Dalam hadits yang diriwayatkan oleh Abu Dawud disebutkan bahwa suatu ketika nabi melihat seseorang yang sedang shalat. Namun ada bagian punggung kakinya yang belum terbasahi air kira-kira seluas uang dirham.
Kemudian Rasulullah Shallallahu ‘alaihi wa sallam memerintah agar dia mengulang wudhunya, baru kemudian shalat. (HR. Abu Dawud, 1/45, no. 75)
BACA JUGA: Hukum Melaksanakan Beberapa Shalat Dengan Satu Wudhu
PENJELASAN SINGKAT CARA WUDHU YANG BENAR
Berikut ini kami ringkaskan tatacara wudhu secara lengkap meliputi hal-hal yang wajib dan sunah.
Pertama, Niat dalam Hati.
Wudhu harus diawali dengan niat yang benar.
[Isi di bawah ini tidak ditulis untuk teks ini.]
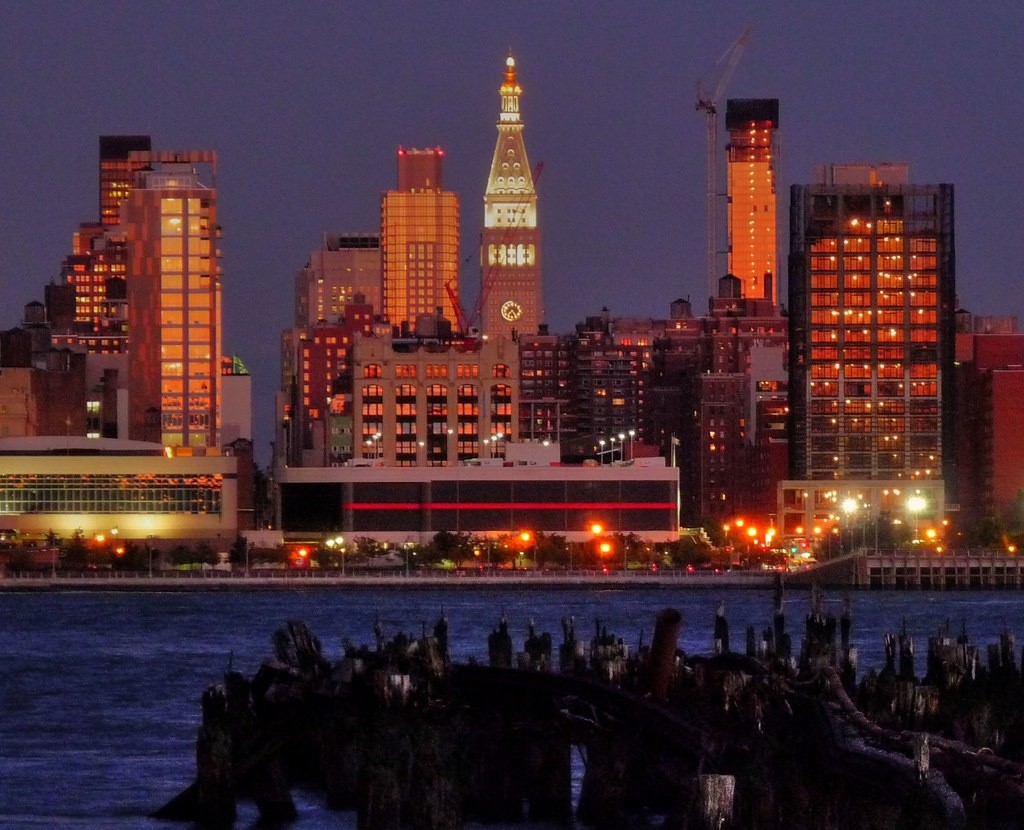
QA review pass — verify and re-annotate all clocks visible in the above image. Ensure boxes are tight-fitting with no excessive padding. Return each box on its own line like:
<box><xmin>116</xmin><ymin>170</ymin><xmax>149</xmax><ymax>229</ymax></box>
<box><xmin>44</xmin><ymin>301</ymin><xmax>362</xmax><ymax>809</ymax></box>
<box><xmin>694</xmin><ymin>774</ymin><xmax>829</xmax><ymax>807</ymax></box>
<box><xmin>500</xmin><ymin>300</ymin><xmax>524</xmax><ymax>322</ymax></box>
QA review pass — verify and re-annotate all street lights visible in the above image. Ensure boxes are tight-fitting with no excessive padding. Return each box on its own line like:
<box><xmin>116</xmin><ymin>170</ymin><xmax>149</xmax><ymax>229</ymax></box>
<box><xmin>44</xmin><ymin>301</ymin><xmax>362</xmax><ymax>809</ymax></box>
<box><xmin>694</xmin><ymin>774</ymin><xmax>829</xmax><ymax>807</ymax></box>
<box><xmin>599</xmin><ymin>427</ymin><xmax>635</xmax><ymax>465</ymax></box>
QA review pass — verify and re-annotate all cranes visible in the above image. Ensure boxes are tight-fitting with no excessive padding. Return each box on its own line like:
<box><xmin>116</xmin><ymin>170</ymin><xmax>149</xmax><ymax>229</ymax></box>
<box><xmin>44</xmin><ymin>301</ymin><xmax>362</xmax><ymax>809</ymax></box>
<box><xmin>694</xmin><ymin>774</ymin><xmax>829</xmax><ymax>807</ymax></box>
<box><xmin>444</xmin><ymin>160</ymin><xmax>545</xmax><ymax>353</ymax></box>
<box><xmin>693</xmin><ymin>23</ymin><xmax>755</xmax><ymax>297</ymax></box>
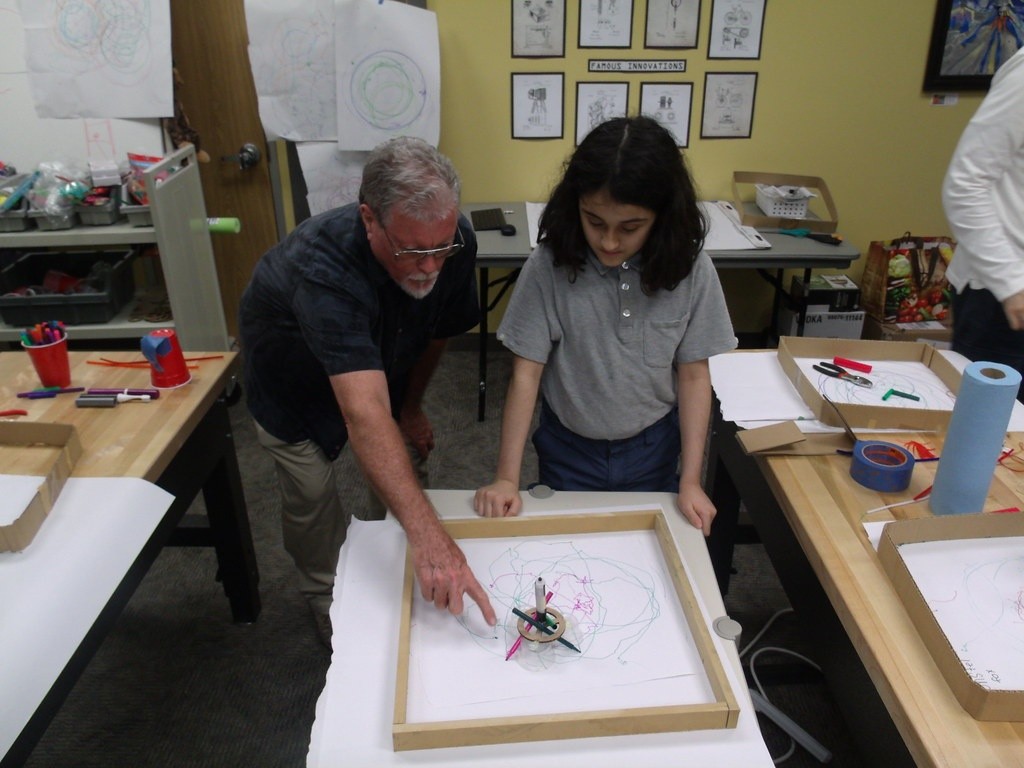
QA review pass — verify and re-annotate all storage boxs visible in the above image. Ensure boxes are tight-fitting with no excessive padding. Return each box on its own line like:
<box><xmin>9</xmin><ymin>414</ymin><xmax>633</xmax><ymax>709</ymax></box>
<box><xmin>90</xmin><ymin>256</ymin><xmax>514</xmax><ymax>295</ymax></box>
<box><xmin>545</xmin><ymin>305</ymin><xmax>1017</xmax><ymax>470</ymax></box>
<box><xmin>778</xmin><ymin>273</ymin><xmax>953</xmax><ymax>351</ymax></box>
<box><xmin>0</xmin><ymin>194</ymin><xmax>153</xmax><ymax>326</ymax></box>
<box><xmin>754</xmin><ymin>184</ymin><xmax>808</xmax><ymax>218</ymax></box>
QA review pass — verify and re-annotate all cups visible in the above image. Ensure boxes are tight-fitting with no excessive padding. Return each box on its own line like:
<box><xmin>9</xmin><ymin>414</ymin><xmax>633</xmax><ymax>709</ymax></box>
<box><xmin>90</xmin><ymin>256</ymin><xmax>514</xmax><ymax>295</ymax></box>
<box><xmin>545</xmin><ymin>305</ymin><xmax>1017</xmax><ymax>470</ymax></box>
<box><xmin>149</xmin><ymin>329</ymin><xmax>192</xmax><ymax>389</ymax></box>
<box><xmin>21</xmin><ymin>331</ymin><xmax>71</xmax><ymax>389</ymax></box>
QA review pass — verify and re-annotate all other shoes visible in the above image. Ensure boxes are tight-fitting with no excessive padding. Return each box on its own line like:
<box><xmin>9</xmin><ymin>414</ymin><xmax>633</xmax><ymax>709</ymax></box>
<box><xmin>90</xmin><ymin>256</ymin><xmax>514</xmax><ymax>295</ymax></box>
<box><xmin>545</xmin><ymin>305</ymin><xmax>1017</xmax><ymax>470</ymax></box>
<box><xmin>313</xmin><ymin>609</ymin><xmax>334</xmax><ymax>649</ymax></box>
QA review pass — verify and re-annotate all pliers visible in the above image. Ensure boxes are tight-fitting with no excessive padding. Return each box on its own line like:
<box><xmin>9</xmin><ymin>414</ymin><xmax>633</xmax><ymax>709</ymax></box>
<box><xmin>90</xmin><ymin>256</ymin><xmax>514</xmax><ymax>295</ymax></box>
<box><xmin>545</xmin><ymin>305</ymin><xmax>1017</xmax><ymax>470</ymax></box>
<box><xmin>814</xmin><ymin>362</ymin><xmax>872</xmax><ymax>388</ymax></box>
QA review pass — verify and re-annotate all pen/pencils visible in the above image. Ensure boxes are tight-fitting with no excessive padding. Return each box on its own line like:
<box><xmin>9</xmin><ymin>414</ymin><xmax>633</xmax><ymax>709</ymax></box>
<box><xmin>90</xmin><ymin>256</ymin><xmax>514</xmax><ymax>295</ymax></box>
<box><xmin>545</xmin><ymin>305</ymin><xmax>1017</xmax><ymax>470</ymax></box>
<box><xmin>512</xmin><ymin>608</ymin><xmax>580</xmax><ymax>652</ymax></box>
<box><xmin>503</xmin><ymin>211</ymin><xmax>513</xmax><ymax>214</ymax></box>
<box><xmin>17</xmin><ymin>387</ymin><xmax>85</xmax><ymax>397</ymax></box>
<box><xmin>505</xmin><ymin>591</ymin><xmax>552</xmax><ymax>661</ymax></box>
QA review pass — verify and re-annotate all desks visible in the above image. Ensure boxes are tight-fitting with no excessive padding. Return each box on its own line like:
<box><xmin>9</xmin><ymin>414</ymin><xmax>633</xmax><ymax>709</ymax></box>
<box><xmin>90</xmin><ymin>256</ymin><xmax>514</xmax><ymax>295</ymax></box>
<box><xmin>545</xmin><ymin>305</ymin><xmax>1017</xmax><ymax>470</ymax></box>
<box><xmin>707</xmin><ymin>348</ymin><xmax>1024</xmax><ymax>768</ymax></box>
<box><xmin>459</xmin><ymin>202</ymin><xmax>861</xmax><ymax>423</ymax></box>
<box><xmin>0</xmin><ymin>351</ymin><xmax>262</xmax><ymax>768</ymax></box>
<box><xmin>385</xmin><ymin>489</ymin><xmax>751</xmax><ymax>697</ymax></box>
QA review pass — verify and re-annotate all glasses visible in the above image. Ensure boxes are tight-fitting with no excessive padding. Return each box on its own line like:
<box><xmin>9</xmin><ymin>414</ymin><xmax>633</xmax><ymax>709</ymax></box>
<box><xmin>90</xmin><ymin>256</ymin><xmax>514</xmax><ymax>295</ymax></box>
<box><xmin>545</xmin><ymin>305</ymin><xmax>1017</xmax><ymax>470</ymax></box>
<box><xmin>371</xmin><ymin>207</ymin><xmax>465</xmax><ymax>260</ymax></box>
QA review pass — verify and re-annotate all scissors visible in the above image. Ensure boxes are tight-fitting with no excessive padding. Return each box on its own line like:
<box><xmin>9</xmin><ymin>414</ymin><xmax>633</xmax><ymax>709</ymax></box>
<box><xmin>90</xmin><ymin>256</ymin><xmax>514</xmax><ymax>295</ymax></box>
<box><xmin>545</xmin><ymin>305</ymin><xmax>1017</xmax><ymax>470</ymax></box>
<box><xmin>757</xmin><ymin>228</ymin><xmax>810</xmax><ymax>238</ymax></box>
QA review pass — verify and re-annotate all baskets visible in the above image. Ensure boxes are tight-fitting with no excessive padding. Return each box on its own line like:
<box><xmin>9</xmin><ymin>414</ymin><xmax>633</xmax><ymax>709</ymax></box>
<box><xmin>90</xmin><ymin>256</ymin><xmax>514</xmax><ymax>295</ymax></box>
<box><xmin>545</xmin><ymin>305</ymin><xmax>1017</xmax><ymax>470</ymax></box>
<box><xmin>755</xmin><ymin>183</ymin><xmax>807</xmax><ymax>219</ymax></box>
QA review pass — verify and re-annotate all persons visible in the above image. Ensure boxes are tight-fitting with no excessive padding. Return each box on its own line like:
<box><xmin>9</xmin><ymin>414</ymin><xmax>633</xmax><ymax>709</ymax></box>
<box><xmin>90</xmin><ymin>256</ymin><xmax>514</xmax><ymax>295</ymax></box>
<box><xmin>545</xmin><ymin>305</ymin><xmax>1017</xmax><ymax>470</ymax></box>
<box><xmin>474</xmin><ymin>115</ymin><xmax>738</xmax><ymax>536</ymax></box>
<box><xmin>240</xmin><ymin>135</ymin><xmax>497</xmax><ymax>648</ymax></box>
<box><xmin>942</xmin><ymin>46</ymin><xmax>1024</xmax><ymax>404</ymax></box>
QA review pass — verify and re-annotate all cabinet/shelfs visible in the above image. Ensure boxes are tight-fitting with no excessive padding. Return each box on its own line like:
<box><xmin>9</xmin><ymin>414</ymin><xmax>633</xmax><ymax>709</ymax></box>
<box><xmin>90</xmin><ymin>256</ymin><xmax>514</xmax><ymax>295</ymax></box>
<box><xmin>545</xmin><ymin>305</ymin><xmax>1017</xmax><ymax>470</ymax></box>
<box><xmin>0</xmin><ymin>144</ymin><xmax>242</xmax><ymax>406</ymax></box>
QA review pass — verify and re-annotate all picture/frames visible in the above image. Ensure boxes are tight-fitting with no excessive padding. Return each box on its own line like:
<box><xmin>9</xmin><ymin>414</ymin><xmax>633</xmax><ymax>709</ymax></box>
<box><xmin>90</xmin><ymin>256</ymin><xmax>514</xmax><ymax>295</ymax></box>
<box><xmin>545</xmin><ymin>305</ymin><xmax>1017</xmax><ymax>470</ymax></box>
<box><xmin>511</xmin><ymin>0</ymin><xmax>767</xmax><ymax>148</ymax></box>
<box><xmin>922</xmin><ymin>0</ymin><xmax>1024</xmax><ymax>93</ymax></box>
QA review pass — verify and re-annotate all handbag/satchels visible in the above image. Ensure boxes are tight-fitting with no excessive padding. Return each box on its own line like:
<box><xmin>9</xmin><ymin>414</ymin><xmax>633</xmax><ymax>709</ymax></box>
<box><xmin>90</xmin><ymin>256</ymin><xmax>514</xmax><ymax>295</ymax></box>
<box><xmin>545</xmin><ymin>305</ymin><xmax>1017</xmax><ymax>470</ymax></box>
<box><xmin>861</xmin><ymin>234</ymin><xmax>957</xmax><ymax>325</ymax></box>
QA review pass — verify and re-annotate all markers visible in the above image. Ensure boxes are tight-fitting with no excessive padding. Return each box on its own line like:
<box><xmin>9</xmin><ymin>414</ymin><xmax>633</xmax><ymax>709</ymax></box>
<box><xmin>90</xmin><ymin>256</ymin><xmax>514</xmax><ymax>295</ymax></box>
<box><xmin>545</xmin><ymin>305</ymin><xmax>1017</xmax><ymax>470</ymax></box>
<box><xmin>833</xmin><ymin>357</ymin><xmax>872</xmax><ymax>372</ymax></box>
<box><xmin>19</xmin><ymin>321</ymin><xmax>65</xmax><ymax>345</ymax></box>
<box><xmin>76</xmin><ymin>388</ymin><xmax>160</xmax><ymax>406</ymax></box>
<box><xmin>79</xmin><ymin>186</ymin><xmax>109</xmax><ymax>206</ymax></box>
<box><xmin>535</xmin><ymin>576</ymin><xmax>547</xmax><ymax>621</ymax></box>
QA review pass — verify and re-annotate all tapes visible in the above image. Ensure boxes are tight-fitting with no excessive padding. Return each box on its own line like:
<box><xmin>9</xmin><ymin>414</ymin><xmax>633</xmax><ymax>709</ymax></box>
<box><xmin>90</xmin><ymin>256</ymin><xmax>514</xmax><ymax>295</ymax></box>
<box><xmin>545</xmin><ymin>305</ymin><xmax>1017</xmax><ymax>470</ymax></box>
<box><xmin>848</xmin><ymin>439</ymin><xmax>915</xmax><ymax>491</ymax></box>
Niat wudhu cukup dilakukan dalam hati, tak perlu diucapkan dengan lisan. Rasulullah Shallallahu ‘alaihi wa sallam bersabda,
إِنَّمَا الْأَعْمَالُ بِالنِّيَاتِ
“Sesungguhnya amalan itu tergantung pada niatnya.” (HR. Al-Bukhari dalam Fathul Bari, 1/9, no. 1. Muslim, 1/1515, no. 1907)
Kedua, Membaca Bismillah.
Ini berdasakan hadits yang diriwayatkan dari Abu Hurairah, bahwa Nabi bersabda,
لَا صَلاَةَ لِمَنْ لَا وُضُوْءَ لَهُ، وَلَا وُضُوْءَ لِمَنْ لَمْ يَذْكُرِ اسْمَ اللَّهِ عَلَيْهِ
“Tidak dipandang shalat orang yang shalat tanpa berwudhu, tidak dipandang berwudhu orang yang tidak menyebut Nama Allah.” (HR. Abu Dawud, Ibnu Majah, Ahmad. Lihat Irwaul Ghalil, no. 81)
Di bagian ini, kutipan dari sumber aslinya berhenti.